* SUPPLIED TEXT *
·····
Dr Kevin Curran, IEEE Technical Expert

The 'bandgap' problem

"We are targeting two-dimensional materials with a bandgap to create a transformational new flexible transistor device that will enable a wide range of high frequency switching applications," says Mike Banach, Technical Director at Cambridge-based FlexEnable. One of those materials is graphene.

FlexEnable has just joined the Graphene Flagship, an EU initiative to support the transition of graphene and other advanced materials from academia to industry. The 140+ members include Nokia, Airbus, Philips, Alcatel Lucent, BASF, Ericsson and BAE, which gives clues as to who's most excited about graphene, and why. Think more efficient electronics, lighter aircraft components and faster telecoms.

So why hasn't graphene been commercialised yet? "Graphene is a material, not a technology," says Banach. "It does take time to develop good technology from new materials, and I believe that the wider commercialisation of graphene will occur as more applications emerge that truly utilise the material's unique properties."

The transition from university labs to the real world all hinges on the development of cost effective industrial processes. That's exactly what FlexEnable is doing – last year it showed off a truly flexible display based on a transparent graphene conductor, which was integrated into its flexible transistor array. Using graphene as the completely transparent conductive layer on plastic, the aim is to create flexible, unbreakable LCD and OLED displays, a market forecast to be worth £25 billion (around $38 billion, or AU$50 billion) by 2020.

The brittle truth

However, there is a major manufacturing problem at the core of the embryonic graphene manufacturing industry. "Graphene frays at the edges in most manufacturing processes, which leads to brittleness," says Curran. "It is also very difficult to manufacture in a pure form over an area, as one of the key beneficial properties come from its symmetrical, honeycomb-like single atomic layer structure."

Graphene is also a potentially hazardous substance. "There is also an issue of these ultra-small sharp edges piercing lung or skin cells and perhaps interfering with their function by rupturing cell membranes," says Curran.
·····
* DATASET EXTRACT *
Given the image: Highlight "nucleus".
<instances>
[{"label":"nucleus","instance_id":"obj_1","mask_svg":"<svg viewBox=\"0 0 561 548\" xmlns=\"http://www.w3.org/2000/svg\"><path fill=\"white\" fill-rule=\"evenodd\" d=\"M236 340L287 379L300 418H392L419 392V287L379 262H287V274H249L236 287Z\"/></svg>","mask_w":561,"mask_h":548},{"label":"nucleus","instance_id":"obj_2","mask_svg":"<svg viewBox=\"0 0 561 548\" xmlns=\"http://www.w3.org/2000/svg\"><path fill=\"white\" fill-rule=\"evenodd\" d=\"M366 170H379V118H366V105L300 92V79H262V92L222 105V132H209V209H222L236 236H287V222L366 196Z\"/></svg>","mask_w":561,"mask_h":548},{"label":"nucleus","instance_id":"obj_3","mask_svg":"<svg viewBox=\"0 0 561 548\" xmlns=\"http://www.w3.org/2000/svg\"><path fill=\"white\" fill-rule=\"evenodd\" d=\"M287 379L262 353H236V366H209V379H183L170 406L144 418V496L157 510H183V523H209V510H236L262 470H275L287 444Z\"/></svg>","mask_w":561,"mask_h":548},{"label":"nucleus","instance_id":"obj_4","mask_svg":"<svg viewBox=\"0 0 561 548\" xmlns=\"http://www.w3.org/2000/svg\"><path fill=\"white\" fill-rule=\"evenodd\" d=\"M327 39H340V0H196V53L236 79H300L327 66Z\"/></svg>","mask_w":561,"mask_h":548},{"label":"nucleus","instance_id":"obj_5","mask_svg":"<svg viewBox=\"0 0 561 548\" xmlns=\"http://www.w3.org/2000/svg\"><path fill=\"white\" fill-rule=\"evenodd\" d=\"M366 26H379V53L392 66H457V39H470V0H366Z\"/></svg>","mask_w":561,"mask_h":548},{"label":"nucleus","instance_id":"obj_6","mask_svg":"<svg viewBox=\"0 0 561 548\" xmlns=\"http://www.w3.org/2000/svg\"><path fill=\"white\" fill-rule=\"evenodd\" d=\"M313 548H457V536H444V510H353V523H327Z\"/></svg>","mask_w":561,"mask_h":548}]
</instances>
·····
Pick up the article on commercializing graphene after its final sentence and continue it.

* ANSWER TO THIS EXERCISE *
LG G Flex phone

Scarce and expensive

If graphene isn't easily manufactured, neither is it easily sourced; there's a lack of high-quality defect-free graphene available. Though there are graphite producers in South Korea, India, Mexico, Ukraine, North Korea, Brazil, Turkey and the Czech Republic, the majority of graphite mining is in China, and threefold price hikes in recent years have earned it a place on the British Geological Survey's most recent 'risk list' of chemical elements or element groups of economic value.

The price increase is in response to the increased demand for graphite – the most stable form of carbon – to manufacture golf clubs, tennis rackets, and electrical components and circuitry. "The amount of material to cover the head of a pin can cost anywhere between £1,000 to £3,000, so when we scale this up to the size of small handheld consumer appliances, we are speaking about a premium price," says Curran. "By comparison, electronics-grade silicon is about 800 times cheaper." So semiconductors probably aren't going to swap to graphene anytime soon.

That hasn't stopped 10,000 graphene-related patents proposing that this so-called wonder material be used in everything from electric vehicle batteries and aircraft, through to superfast phone chargers, medical diagnostic devices, sports equipment, and even super-high buildings.

Ice on helicopter blades could be melted in seconds. Graphene could even be used as the base material for solar cells, which could lead to innovations like photovoltaic paint – the walls of a house could literally soak up energy from the sun, and heat the house. There are even suggestions that graphene could soak up radiation, and be used to treat paralysis.

However, the true potential of graphene will always remain theoretical until scientists conquer the problems of both mass production and the band-gap. And either of those could take decades to be resolved.